Should the shutdown of the application (and associated corosync
library) cleanup the temporary files?  Should the shutdown of the
daemon cleanup the /dev/shm temporary files?  Would a stop gap measure
be to rm -f /dev/shm/* in the init.d script to cleanup any leftovers?
Would that break the library if the applications were not also shut
down?

dan

On Thu, Jun 24, 2010 at 12:16 AM, Steven Dake <sdake at redhat.com> wrote:
> On 06/23/2010 11:35 PM, Andrew Beekhof wrote:
>>
>> On Thu, Jun 24, 2010 at 1:50 AM, dan clark<2clarkd at gmail.com>  wrote:
>>>
>>> Dear Gentle Reader....
>>>
>>> Attached is a small test program to stress initializing and finalizing
>>> communication between a corosync cpg client and the corosync daemon.

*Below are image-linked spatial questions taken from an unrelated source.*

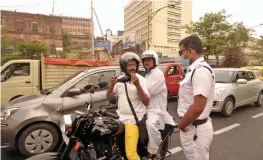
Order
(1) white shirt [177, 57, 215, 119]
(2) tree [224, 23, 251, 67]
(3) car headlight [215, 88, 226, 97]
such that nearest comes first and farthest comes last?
1. (1) white shirt [177, 57, 215, 119]
2. (3) car headlight [215, 88, 226, 97]
3. (2) tree [224, 23, 251, 67]

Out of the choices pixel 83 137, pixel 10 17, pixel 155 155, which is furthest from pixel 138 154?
pixel 10 17

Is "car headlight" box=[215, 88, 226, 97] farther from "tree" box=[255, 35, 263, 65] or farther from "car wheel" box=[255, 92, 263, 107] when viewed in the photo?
"tree" box=[255, 35, 263, 65]

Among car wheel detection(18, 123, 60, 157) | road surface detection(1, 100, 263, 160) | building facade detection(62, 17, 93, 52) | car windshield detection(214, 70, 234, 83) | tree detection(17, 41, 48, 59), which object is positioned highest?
building facade detection(62, 17, 93, 52)

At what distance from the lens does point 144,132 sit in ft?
8.96

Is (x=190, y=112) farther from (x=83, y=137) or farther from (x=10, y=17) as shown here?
(x=10, y=17)

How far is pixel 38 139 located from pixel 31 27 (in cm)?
4350

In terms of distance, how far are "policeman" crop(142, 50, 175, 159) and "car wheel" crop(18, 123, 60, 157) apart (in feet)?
6.94

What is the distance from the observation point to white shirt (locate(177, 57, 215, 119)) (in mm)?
2211

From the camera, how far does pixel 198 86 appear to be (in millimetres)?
2219

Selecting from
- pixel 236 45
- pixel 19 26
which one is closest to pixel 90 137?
pixel 236 45

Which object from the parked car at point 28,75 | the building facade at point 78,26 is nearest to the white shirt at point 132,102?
the parked car at point 28,75

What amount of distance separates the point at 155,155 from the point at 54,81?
6.29 metres

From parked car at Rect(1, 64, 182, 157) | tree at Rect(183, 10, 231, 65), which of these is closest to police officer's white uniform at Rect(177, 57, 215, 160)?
parked car at Rect(1, 64, 182, 157)

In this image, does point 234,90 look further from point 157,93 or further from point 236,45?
point 236,45
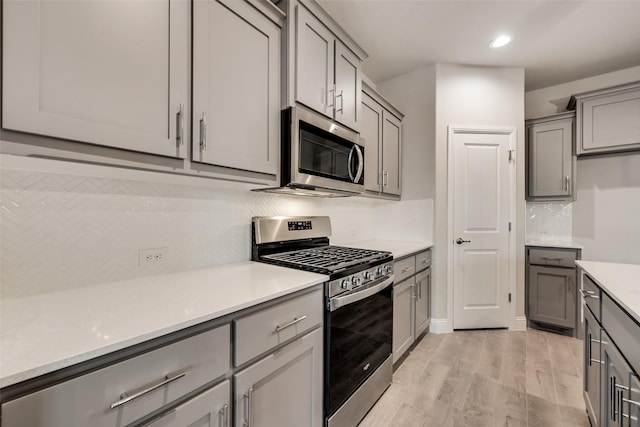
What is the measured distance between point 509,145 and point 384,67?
1.60 metres

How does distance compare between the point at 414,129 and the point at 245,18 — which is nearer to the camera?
the point at 245,18

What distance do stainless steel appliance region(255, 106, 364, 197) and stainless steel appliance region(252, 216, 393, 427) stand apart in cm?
40

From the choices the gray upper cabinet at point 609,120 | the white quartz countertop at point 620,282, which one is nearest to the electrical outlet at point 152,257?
the white quartz countertop at point 620,282

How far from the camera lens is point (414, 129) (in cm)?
322

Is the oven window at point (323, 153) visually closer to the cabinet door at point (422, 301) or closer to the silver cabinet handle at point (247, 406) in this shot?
the silver cabinet handle at point (247, 406)

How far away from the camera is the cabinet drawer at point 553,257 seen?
9.45 feet

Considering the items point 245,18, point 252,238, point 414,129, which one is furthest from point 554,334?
point 245,18

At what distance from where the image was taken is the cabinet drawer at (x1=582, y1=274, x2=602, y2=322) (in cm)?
138

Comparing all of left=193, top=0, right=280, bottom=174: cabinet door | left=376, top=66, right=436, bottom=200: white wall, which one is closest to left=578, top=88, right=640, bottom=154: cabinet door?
left=376, top=66, right=436, bottom=200: white wall

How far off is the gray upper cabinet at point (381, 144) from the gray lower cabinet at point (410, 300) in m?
0.76

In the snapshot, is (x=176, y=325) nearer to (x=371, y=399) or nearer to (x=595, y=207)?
(x=371, y=399)

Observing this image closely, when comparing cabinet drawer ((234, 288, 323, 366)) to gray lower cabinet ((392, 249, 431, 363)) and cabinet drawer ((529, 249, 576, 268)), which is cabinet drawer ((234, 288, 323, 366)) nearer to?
gray lower cabinet ((392, 249, 431, 363))

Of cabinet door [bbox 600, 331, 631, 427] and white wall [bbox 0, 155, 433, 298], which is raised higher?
white wall [bbox 0, 155, 433, 298]

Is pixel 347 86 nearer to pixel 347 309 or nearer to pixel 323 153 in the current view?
pixel 323 153
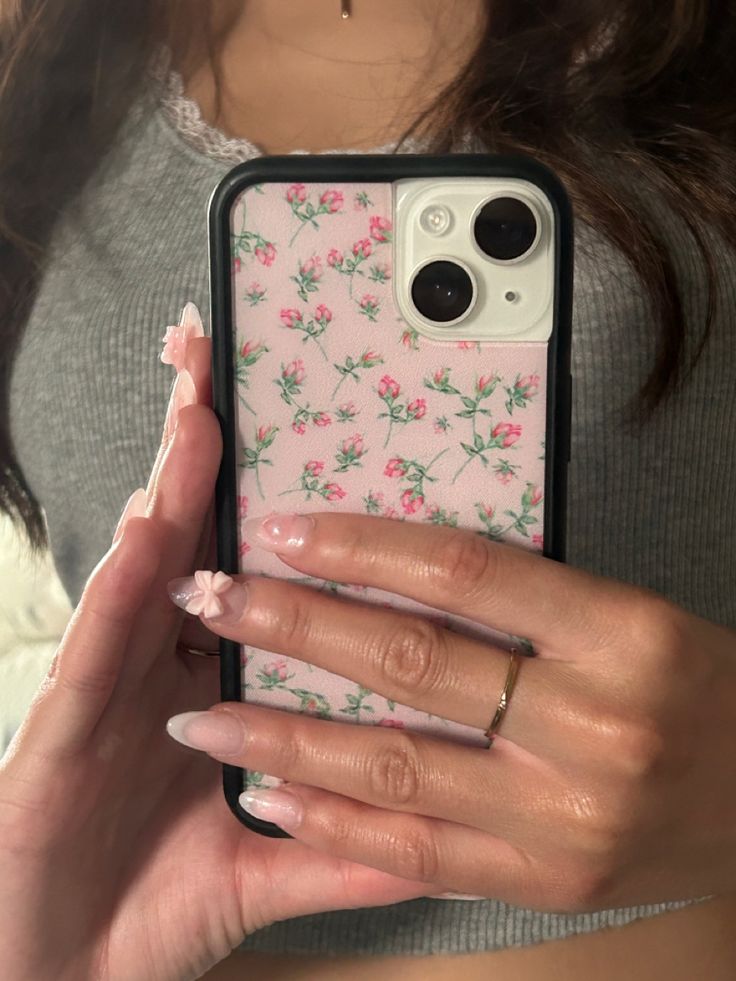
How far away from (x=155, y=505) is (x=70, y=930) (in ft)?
0.81

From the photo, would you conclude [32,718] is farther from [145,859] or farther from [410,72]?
[410,72]

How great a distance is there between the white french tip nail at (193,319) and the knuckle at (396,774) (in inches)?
9.7

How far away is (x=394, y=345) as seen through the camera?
40cm

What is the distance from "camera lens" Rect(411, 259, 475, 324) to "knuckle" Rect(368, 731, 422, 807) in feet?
0.69

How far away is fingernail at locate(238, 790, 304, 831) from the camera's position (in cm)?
41

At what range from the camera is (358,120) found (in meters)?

>>> The test was run under version 1.2.4.  Initial testing was with a
>>> single node, subsequent testing occurred on a system consisting of 3
>>> nodes.
>>>
>>> 1) If the program is run in such a way that it loops on the
>>> initialize/mcast_joined/dispatch/finalize AND the corosync daemon is
>>> restarted while the program is looping (service corosync restart) then
>>> the application locks up in the corosync client library in a variety
>>> of interesting locations.  This is easiest to reproduce in a single
>>> node system with a large iteration count and a usleep value between
>>> joins.  'stress_finalize -t 500 -i 10000 -u 1000 -v'  Sometimes it
>>> recovers in a few seconds (analysis of strace indicated
>>> futex(...FUTEX_WAIT, 0, {1, 997888000}) ... which would account for
>>> multiple 2 second delays in error recovery from a lost corosync
>>> daemon).  Sometimes it locks up solid!   What is the proper way of
>>> handling the loss of the corosync daemon?  Is it possible to have the
>>> cpg library have a fast error recovery in the case of a failed daemon?
>>>
>>> sample back trace of lockup:
>>> #0  0x000000363c60c711 in sem_wait () from /lib64/libpthread.so.0
>>> #1  0x0000003000002a34 in coroipcc_msg_send_reply_receive (
>>>   handle=<value optimized out>, iov=<value optimized out>, iov_len=1,
>>>   res_msg=0x7fffaefecac0, res_len=24) at coroipcc.c:465
>>> #2  0x0000003000802db1 in cpg_leave (handle=1648075416440668160,
>>>   group=<value optimized out>) at cpg.c:458
>>> #3  0x0000000000400df8 in coInit (handle=0x7fffaefecdb0,
>>>   groupNameStr=0x7fffaefeccb0 "./stress_finalize_groupName-0", ctx=0x6e1)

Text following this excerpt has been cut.